Packaging Drupal translations: a proposal

As it seems a brand new Drupal localization site is coming to life any of these days, we still need to work out some issues like how the translations will be packaged to support all of our existing deployment models and maybe some new ones.

We've been thinking and talking for some time about it. This is about my specific proposal for solving this packaging issue.

Well, if you want to see a specific implementation of translations downloaded on the fly by the installer check out the Open Atrium latest (dev) version. As I explain below, this is a limited use case (Drupal distribution with known set of modules), so we've gone through some shortcuts here. But anyway it is a nice proof of concept of how you can automatically download/import/update translations. Yeah, it works!

For the drupal.org translations server, our requirements may be a bit more:

The requirements

  • Downloading and importing translations on the fly from the Drupal installer.
  • Automatically updating site translations for enabled modules.
  • Being able to get translations for single modules, as we don't want to fill up the string tables with unneeded stuff.
  • Not needing additional tools or libraries on the client site. And working for small cheap web hostings (performance, memory).
  • Allowing full package downloads and repackaging them for some Drupal distributions.
  • Supporting automated deployment tools like Drush or Aegir, which basically means installs and updates can be scripted.

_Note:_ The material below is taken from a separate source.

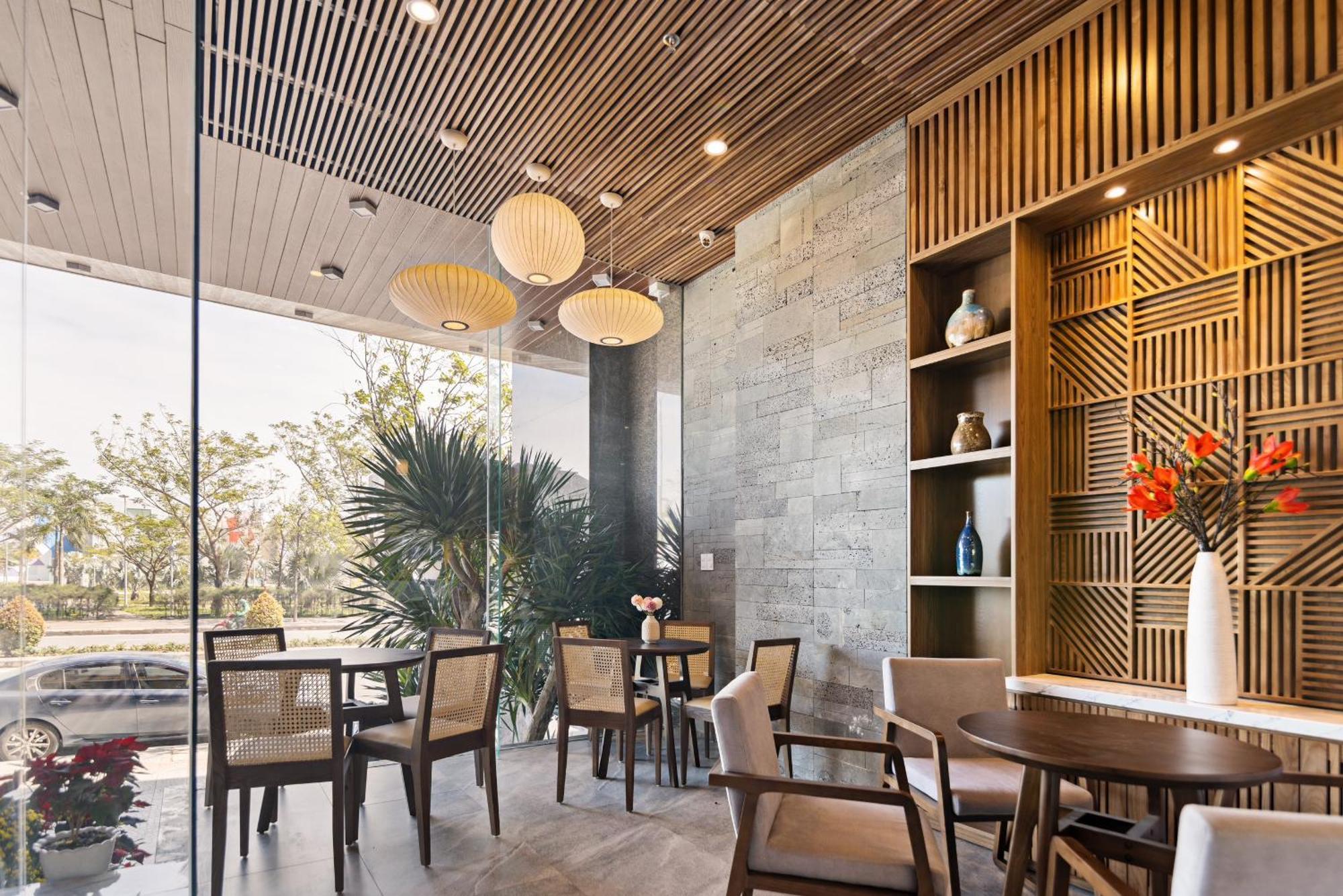 Hotel Hoang Thinh & Da Nang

That looks complex enough, but if we think just of the server side, we could translate our requirements into these:

Simple specs

  • Publish plain po files, so no need for uncompressing tools, not even for downloading, as you can open the remote file and import it on the database.
  • Publish easily discoverable information about which translations are available and when they were last updated.
  • The files will be as many and as small as one file per module per language so we can just retrieve and parse the chunks we need for our site. And also we can break down the process into small steps for performance and memory saving.

We are ok with the first two with the Open Atrium deployment system but well, we don't have 3000 modules so a single package containing all translations works for us.

For the Drupal case it's just a bit more difficult, but not impossible. We just may have some thousands of sites hitting our server daily, asking for translations that may be updated weekly for 3000 packages with many versions each and almost 100 languages ... This really calls for some simpler and faster solution which won't take down our server with unneeded database queries, like this:

The solution

Just publish the static po files with some known folder structure.

Then our translation files, periodically exported by the server can be arranged this way or similar:

core/package/release/language/type/name.po

For the Spanish translation of system module in Drupal core 6.11 this would look as:

6.x/drupal/6.11/es/modules/system.po

About downloading full packages/translations for off-line install or other deployment tools, we could use Apache's on-the-fly tar.gz compression: mod_gzip.

Then, if you want to download all 6.11 Drupal core Spanish translation the path would look as

6.x/drupal/6.11/es.tar.gz

Or, if you want all available translations for the same package, it would be:

6.x/drupal/6.11.tar.gz

The '6.x' at the beginning will allow our filesystem to evolve for future Drupal versions, so it may be different for '7.x', just thinking about the future.

Yes but.... what about discovery and update?

That is as easy as customizing Apache's index files so we can produce easily parseable XML instead of HTML. See mod_autoindex.

Then, what about the client side?

If we think PHP can open remote files about as easily as local files, then this is really a non-issue. Our installer would work like this when a new modules is installed:

  1. Search for a local file for this module and language
  2. If not existing, search for a remote file
  3. Just import the file (either local or remote) contents into the locale tables

So this is the idea. Deadly simple, light speed server side, then we just need to build some good packaging scripts.